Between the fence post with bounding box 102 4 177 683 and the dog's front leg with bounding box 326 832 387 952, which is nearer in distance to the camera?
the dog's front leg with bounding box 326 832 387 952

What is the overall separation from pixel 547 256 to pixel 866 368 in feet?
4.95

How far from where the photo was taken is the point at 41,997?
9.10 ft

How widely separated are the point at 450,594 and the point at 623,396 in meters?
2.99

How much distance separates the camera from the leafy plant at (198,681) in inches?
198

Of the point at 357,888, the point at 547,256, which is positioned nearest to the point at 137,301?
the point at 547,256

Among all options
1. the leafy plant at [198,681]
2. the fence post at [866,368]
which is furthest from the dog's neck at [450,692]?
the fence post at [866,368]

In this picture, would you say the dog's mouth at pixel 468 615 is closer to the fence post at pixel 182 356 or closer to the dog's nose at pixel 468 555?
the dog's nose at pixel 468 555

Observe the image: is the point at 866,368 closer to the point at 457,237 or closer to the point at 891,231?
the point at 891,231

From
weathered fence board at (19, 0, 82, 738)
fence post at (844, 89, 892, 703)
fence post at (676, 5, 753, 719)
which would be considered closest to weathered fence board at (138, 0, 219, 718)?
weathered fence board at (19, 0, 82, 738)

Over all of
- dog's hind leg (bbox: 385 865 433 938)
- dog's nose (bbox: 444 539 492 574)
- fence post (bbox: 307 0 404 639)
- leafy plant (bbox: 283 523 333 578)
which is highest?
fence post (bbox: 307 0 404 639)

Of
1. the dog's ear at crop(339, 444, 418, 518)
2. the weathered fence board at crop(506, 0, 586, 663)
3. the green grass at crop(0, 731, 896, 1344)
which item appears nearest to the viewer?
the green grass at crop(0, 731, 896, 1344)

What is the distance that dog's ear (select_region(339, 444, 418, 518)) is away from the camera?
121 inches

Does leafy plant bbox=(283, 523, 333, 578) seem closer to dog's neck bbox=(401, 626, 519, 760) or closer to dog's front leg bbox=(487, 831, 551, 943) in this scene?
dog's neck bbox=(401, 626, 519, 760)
* * * * * * *
Retype the rows from the one containing "How far from" through the end of the rows, both included, keeping every line the same.

▶ _Exercise solution_
How far from where the photo was taken is the point at 41,997?
9.10 ft

How widely separated are the point at 450,594 and the point at 623,396 in meters?
2.99

How much distance separates the camera from the leafy plant at (198,681) in inches?
198

Of the point at 357,888, the point at 547,256, which is positioned nearest to the point at 137,301?
the point at 547,256

Among all options
1. the leafy plant at [198,681]
2. the fence post at [866,368]
which is furthest from the dog's neck at [450,692]?
the fence post at [866,368]

In this picture, would you say the dog's mouth at pixel 468 615 is closer to the fence post at pixel 182 356 or closer to the dog's nose at pixel 468 555?
the dog's nose at pixel 468 555

Observe the image: is the point at 866,368 closer to the point at 457,237 or closer to the point at 891,231?
the point at 891,231

From
weathered fence board at (19, 0, 82, 738)
fence post at (844, 89, 892, 703)
fence post at (676, 5, 753, 719)
which would be considered closest to weathered fence board at (138, 0, 219, 718)?
weathered fence board at (19, 0, 82, 738)

Over all of
- dog's hind leg (bbox: 385 865 433 938)
- dog's nose (bbox: 444 539 492 574)
- fence post (bbox: 307 0 404 639)
- leafy plant (bbox: 283 523 333 578)
which is highest?
fence post (bbox: 307 0 404 639)

Of
1. the dog's ear at crop(339, 444, 418, 518)
2. the weathered fence board at crop(506, 0, 586, 663)
3. the green grass at crop(0, 731, 896, 1344)
which item appears nearest to the viewer?
the green grass at crop(0, 731, 896, 1344)

What is the distance that dog's ear (select_region(339, 444, 418, 518)) is away from the camera?
121 inches

Does leafy plant bbox=(283, 523, 333, 578) seem closer to dog's neck bbox=(401, 626, 519, 760) or closer to dog's front leg bbox=(487, 831, 551, 943) in this scene?
dog's neck bbox=(401, 626, 519, 760)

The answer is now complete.